Exclude the pictures, then repeat the remaining data exactly.

***** Extracted data

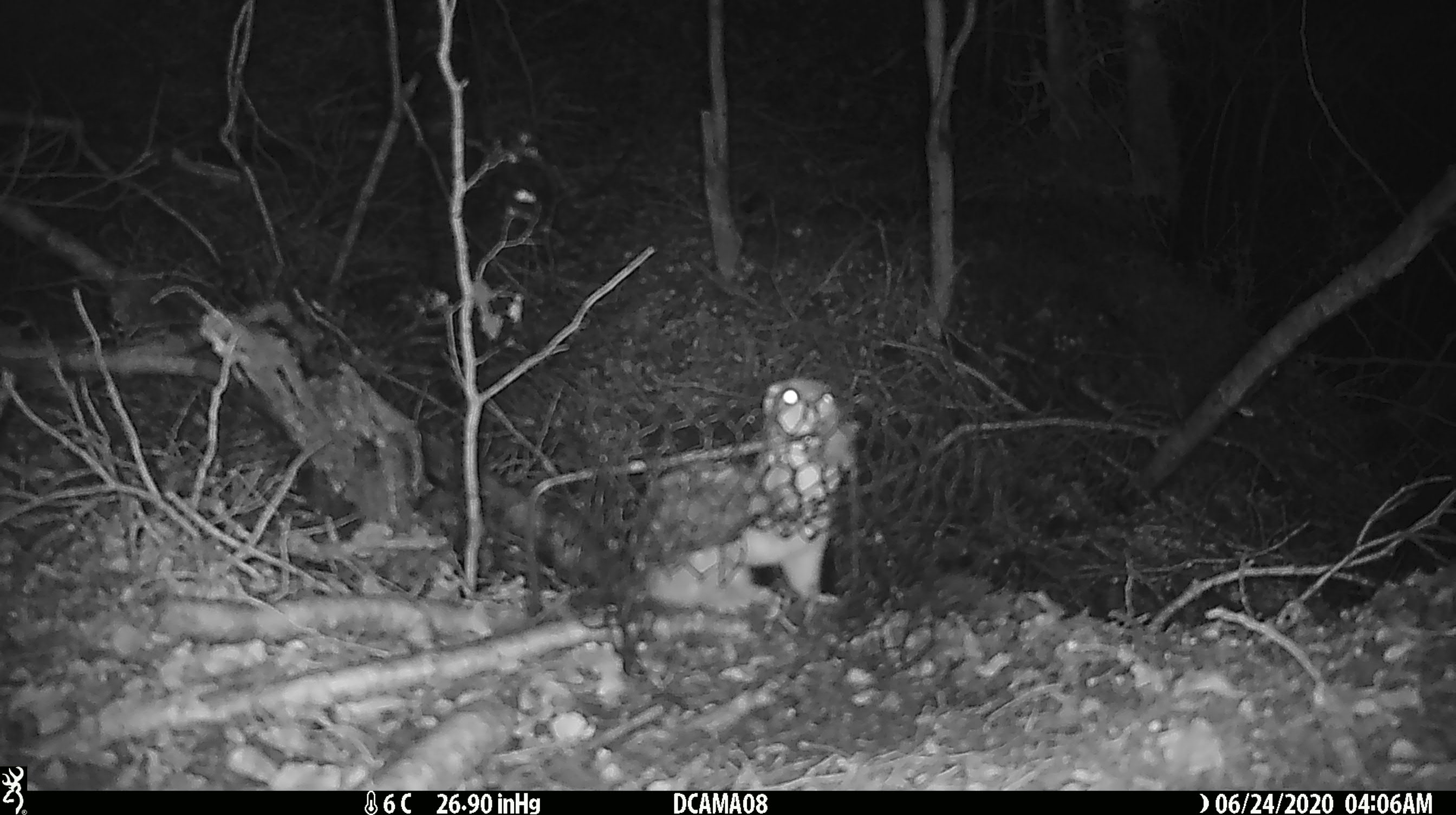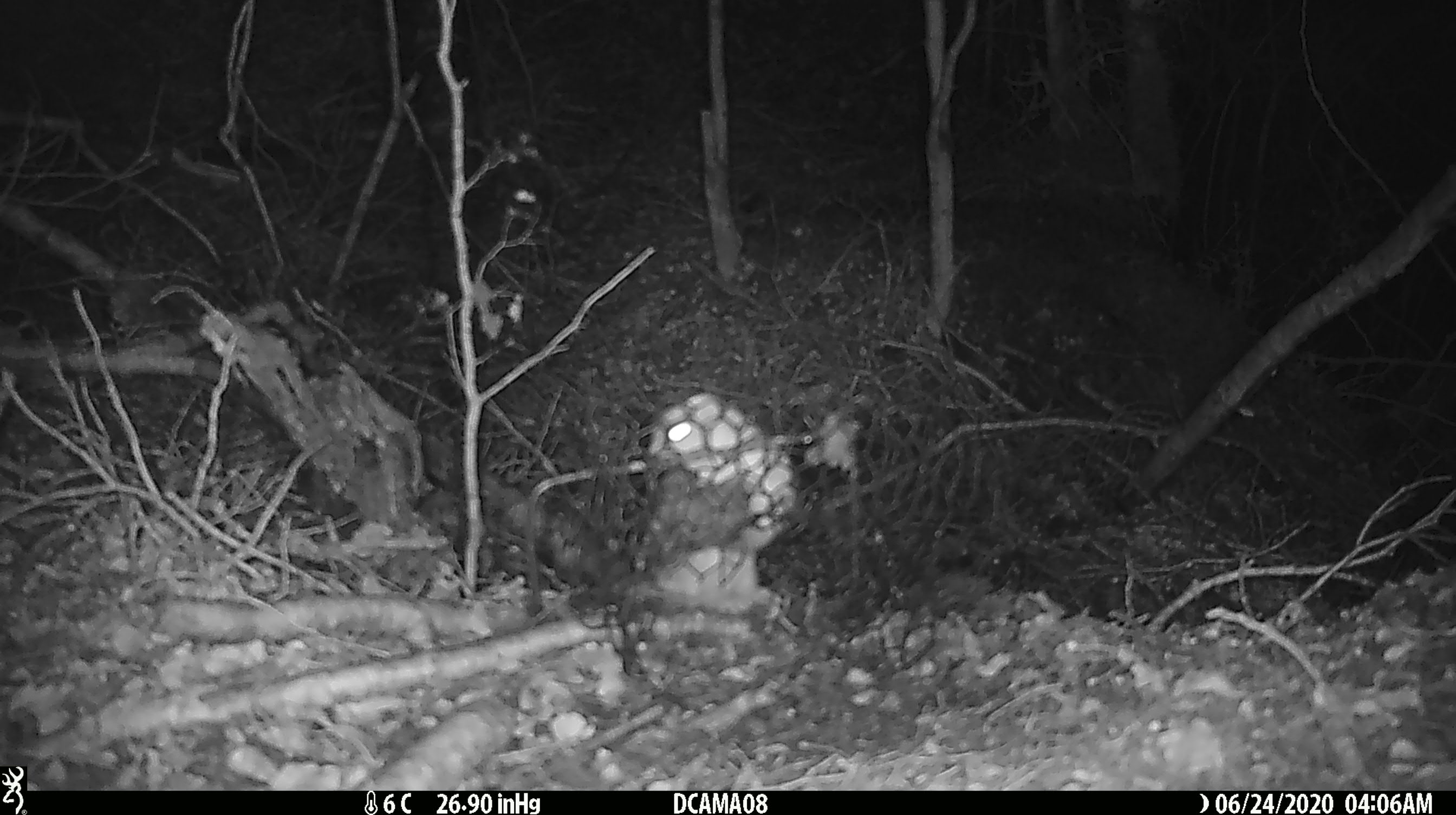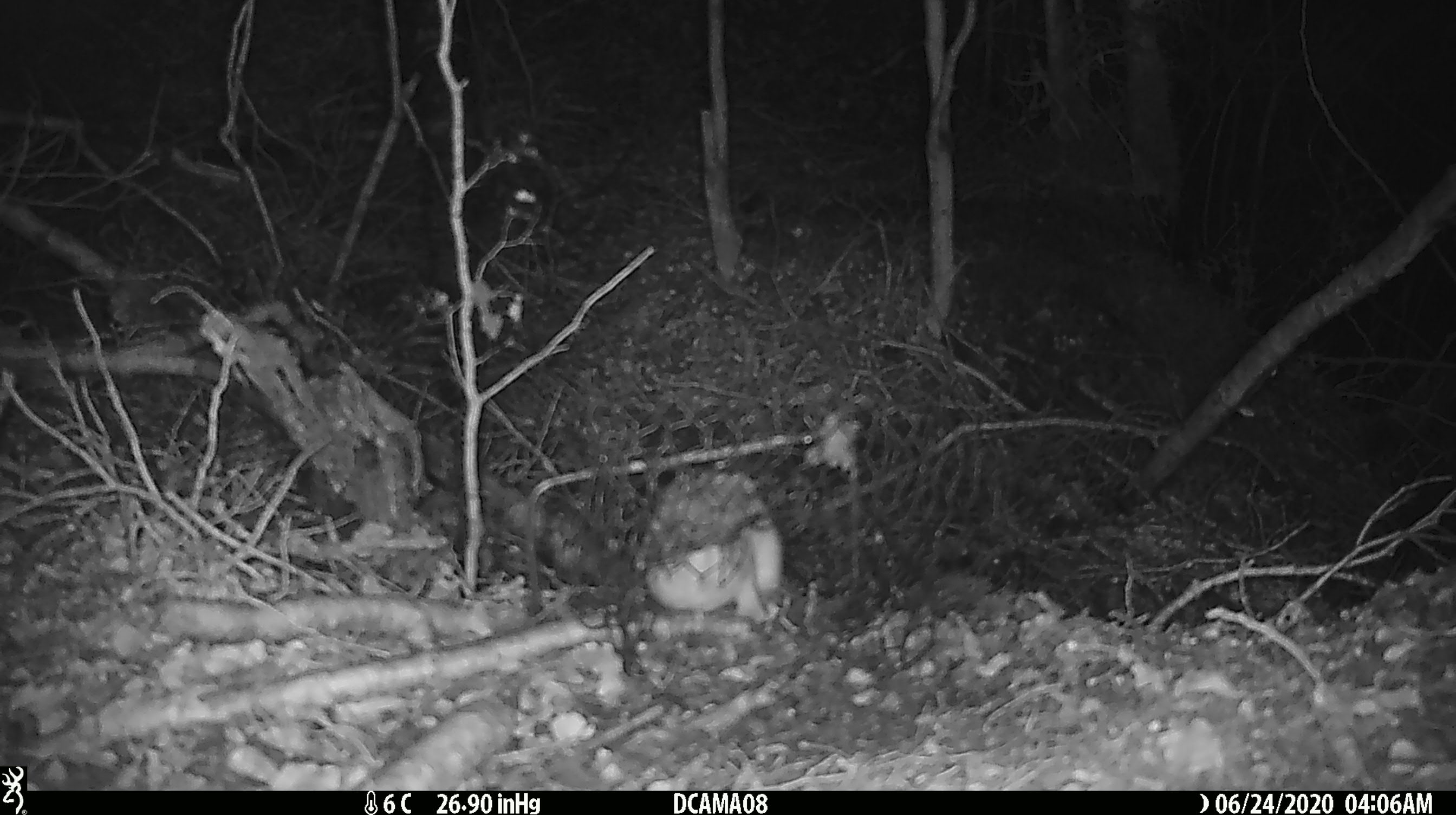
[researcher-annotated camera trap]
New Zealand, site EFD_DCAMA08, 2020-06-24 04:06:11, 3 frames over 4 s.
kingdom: Animalia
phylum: Chordata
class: Mammalia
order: Carnivora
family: Mustelidae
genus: Mustela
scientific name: Mustela nivalis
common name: least weasel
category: weasel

**********

Expected answer -
[researcher-annotated camera trap]
New Zealand, site EFD_DCAMA08, 2020-06-24 04:06:11, 3 frames over 4 s.
kingdom: Animalia
phylum: Chordata
class: Mammalia
order: Carnivora
family: Mustelidae
genus: Mustela
scientific name: Mustela nivalis
common name: least weasel
category: weasel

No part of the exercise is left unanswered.